Costly Government bureaucracy is holding back growth, councils and businesses warn
Businesses and councils are being hamstrung in their efforts to create jobs, build homes and invest in new infrastructure because of costly government-imposed bureaucracy and significant delays.
New research, published today by the Local Government Association (LGA), reveals for the first time the true cost to councils and businesses of negotiating the maze of Whitehall bureaucracy when applying for growth funding. It shows the public purse is having to spend tens of millions on bidding for its own money.
Local authorities and business today issue a joint call for government to scrap an inefficient and outdated system that channels funding for local growth through more than 100 separate pots and instead devolve money to local councils and businesses directly through a single investment fund.
They are warning that the current system is hurting the economy by creating significant delays in delivering projects and generating confusion and frustration for businesses.
In 2012 Lord Heseltine recommended that government stops allocating funds in ‘penny packets’, with departments distributing funding to local areas according to their own particular objectives, timetable and requirements. The Government subsequently agreed that funding for local growth should be brought together into a single pot without internal ringfences.
However, new LGA-commissioned research published today shows that government funding for growth is becoming even more fragmented with the number of funding streams now having doubled since Lord Heseltine’s report.
The research shows that:
– There were 124 funding schemes for local growth and regeneration across 20 departments and agencies, amounting to over £22bn in 2013/14. About half of these required local authorities, businesses and charities to bid for money.
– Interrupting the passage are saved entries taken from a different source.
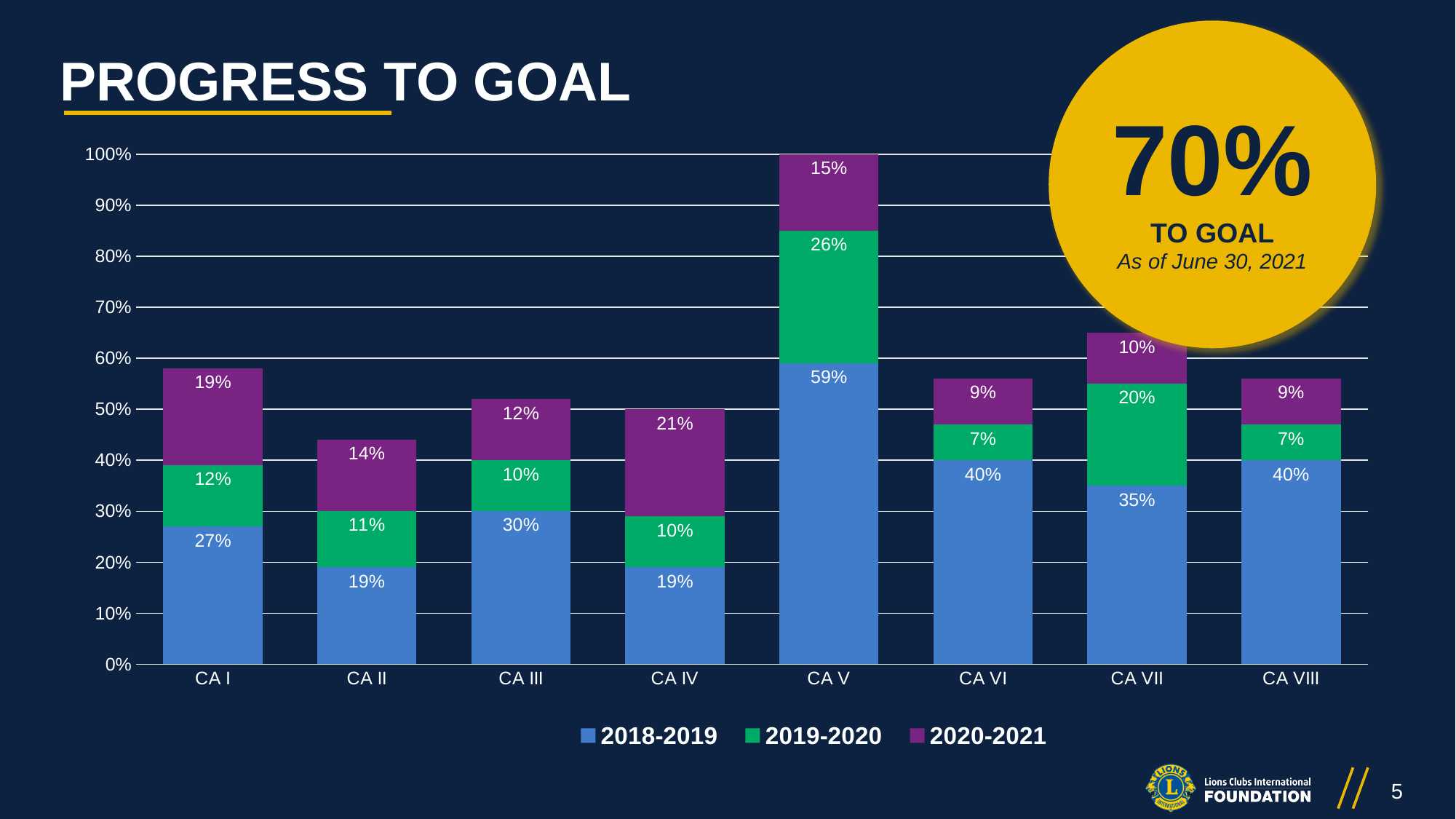
What is the difference between the 2018-2019 values for CA V and CA III? 29% What is the 2020-2021 value for CA IV? 21% What is the total of the stacked bar for CA VII? 65% Which category has the lowest 2019-2020 value? CA VI and CA VIII What kind of chart is shown on the slide? Stacked bar chart What is the total of the stacked bar for CA II? 44% What is the 2019-2020 value for CA VII? 20% Which category has the highest 2018-2019 value? CA V Which is larger, the 2020-2021 value for CA I or for CA II? CA I How many series does the legend list? 3 How many categories are shown on the x axis? 8 What is the 2018-2019 value for CA V? 59%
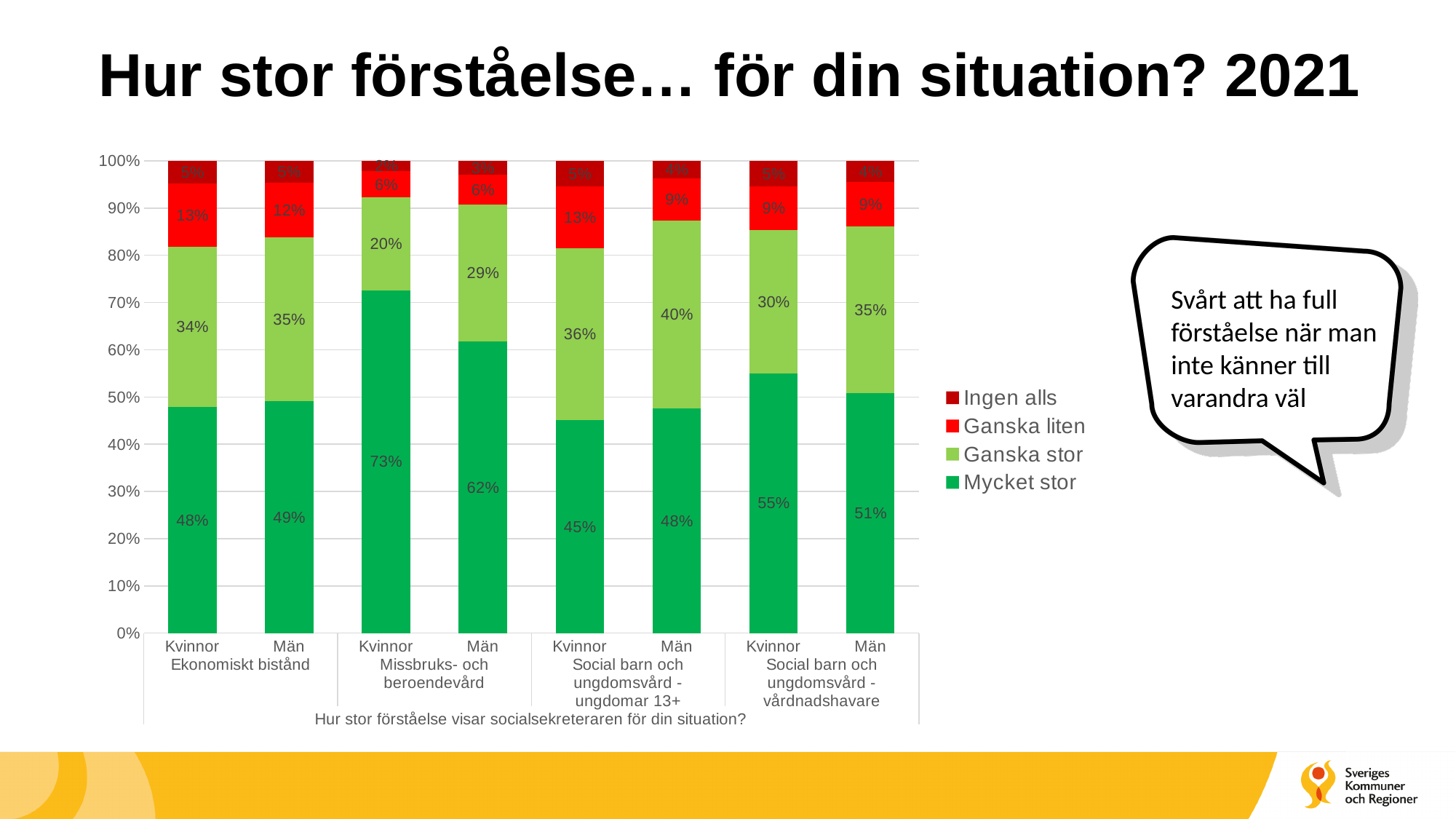
How many bars are plotted in the chart? 8 What is the 'Mycket stor' value for Kvinnor in Missbruks- och beroendevård? 73% Which legend entry is shown in dark red? Ingen alls What is the 'Ganska stor' value for Män in Social barn och ungdomsvård - ungdomar 13+? 40% What is the difference between the 'Mycket stor' values for Kvinnor and Män in Missbruks- och beroendevård? 11% Is the 'Mycket stor' value for Män in Missbruks- och beroendevård greater or less than 60%? greater What is the 'Ganska liten' value for Kvinnor in Ekonomiskt bistånd? 13% Which bar has the highest 'Mycket stor' value? Kvinnor, Missbruks- och beroendevård What kind of chart is shown on the slide? Stacked bar chart Which bar has the lowest 'Mycket stor' value? Kvinnor, Social barn och ungdomsvård - ungdomar 13+ How many series does the legend list? 4 Which is larger: the 'Mycket stor' value for Kvinnor or for Män in Social barn och ungdomsvård - vårdnadshavare? Kvinnor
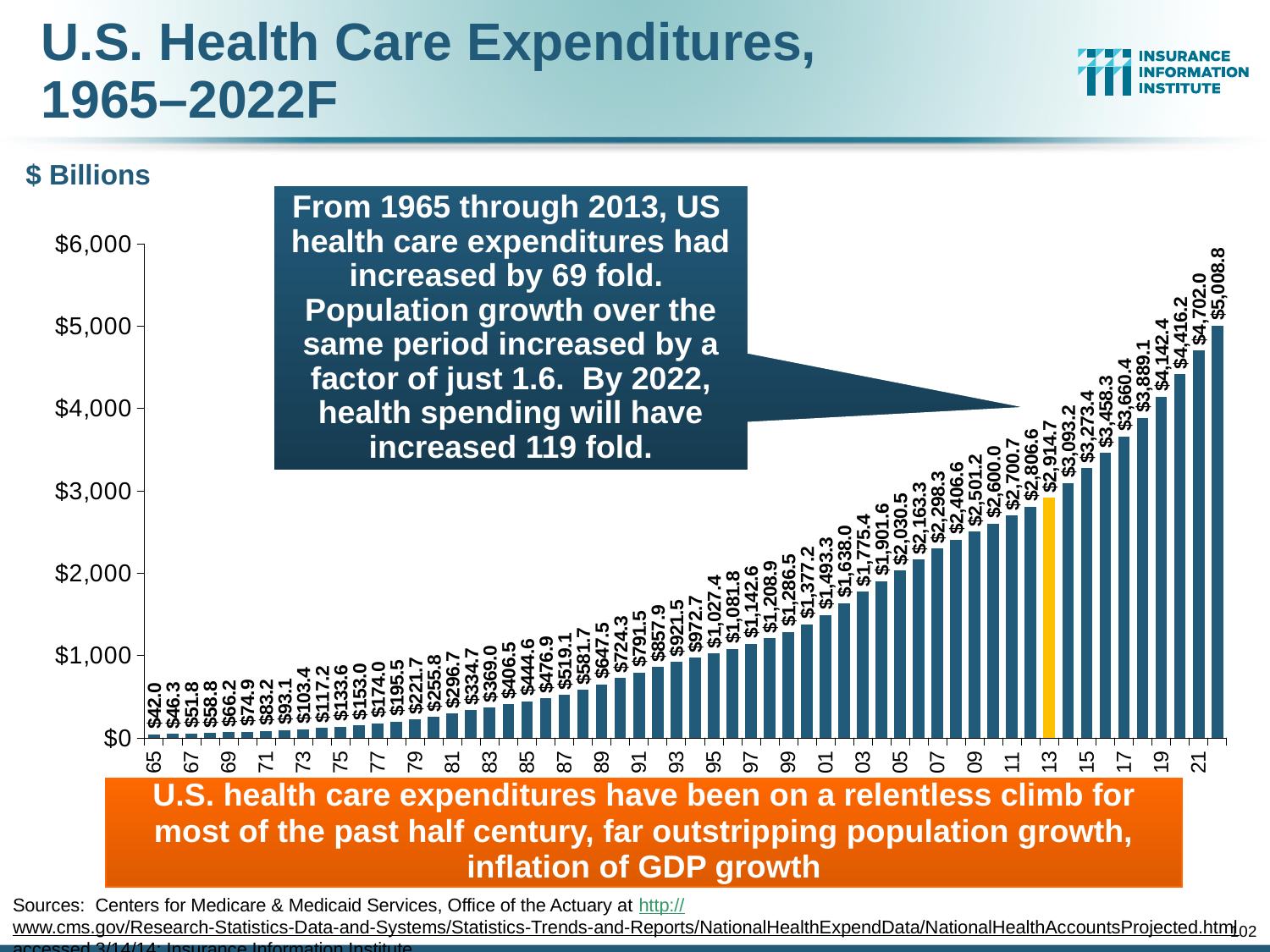
What is the value of the highlighted bar for 2013? $2,914.7 What is the difference between the 2022F value and the 2013 value? $2,094.1 What is the value shown for the last bar, 2022F? $5,008.8 Which year has the lowest health care expenditure value on the chart? 1965 What unit is shown for the y axis of the chart? $ Billions What is the value shown for 2005? $2,030.5 Do the values generally rise or fall from 1965 to 2022? rise Which is larger, the value for 1995 or the value for 2005? 2005 What is the value of U.S. health care expenditures for 1965 (the first bar)? $42.0 How many bars (years) are plotted on the chart? 58 Which year has the highest health care expenditure value on the chart? 2022 What type of chart is shown on the slide? bar chart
– The average cost of putting together funding bids for local authorities alone was about £30,000. It also cost local authorities an estimated 33 days in officer time, per bid.
– To illustrate what this means, the overall cost to the public sector of bidding for the Local Pinch Point fund alone may have been in the order of £6m, based on the average cost of preparing a bid and the number of bids submitted. This equates to about 7% of the annual value of that fund.
– Only a small minority of applicants are receiving formal grant offers within six months. Most are waiting up to a year and many are waiting even longer.
Councillor Peter Box, chair of the LGA’s economy and transport board, said: “Millions of pounds and hundreds of days of officer time are tied up just trying to access funding.
“This is proving completely counterproductive to our efforts to create jobs, build homes and develop the infrastructure we need to get our economy growing.
“The complex maze of bureaucracy Whitehall is clinging on to appears to have been designed to create work for civil servants rather than jobs for the people in the rest of the country.
“It is farcical that government persists with a system which requires millions of pounds of public money to be spent on bidding for funds from the public purse, whilst creating uncertainty for businesses and investors. Councils and businesses want to spend this money on improving the economy, not reams of costly bureaucracy.
“Local government has great ambition to get on with the job of building homes, creating jobs, supporting businesses and investing in new infrastructure, but has been hamstrung by funding cuts and by a convoluted system not fit for purpose.
“Local economies are complex and national funding streams are not as coordinated, flexible and responsive as we need them to be in order to get projects off the ground in good time.”
Last June, the Government established the £2bn Local Growth Fund to help solve the problem of too many funding streams. However the fund pulls together just six of the 124 funding streams identified by the LGA research and it amounts to less than 10% of what the Government currently spends on local growth and regeneration.
These findings are being published as local civic and business leaders anxiously await news about how much funding they will receive to promote local economic growth.
John Allan, national chairman of the Federation of Small Businesses, said: “This research clearly shows the problems that result from having such a fragmented system for promoting regional economic development.
“Having so many different funding streams each with their own timetables and objectives makes it very difficult to produce programmes that impact meaningfully on businesses.
“It also wastes resources on bidding processes that could be better used elsewhere. What is required is a far more co-ordinated approach focused on fewer schemes that actually work over the longer term.”
Alex Pratt, chairman of the Local Enterprise Partnership (LEP) network, said: “The research findings illustrate the unhealthy extent to which the over-centralisation and fragmentation of strategic influence over the factors of production has led to damaging instability, inefficiency, and delays in realising economic opportunities.
“Economic and business development require long term consistent approaches that fully reflect the needs on the ground and against which businesses can plan with certainty and not the haphazard, last minute, bureaucratic surprises often characterised by national silo responsibilities.”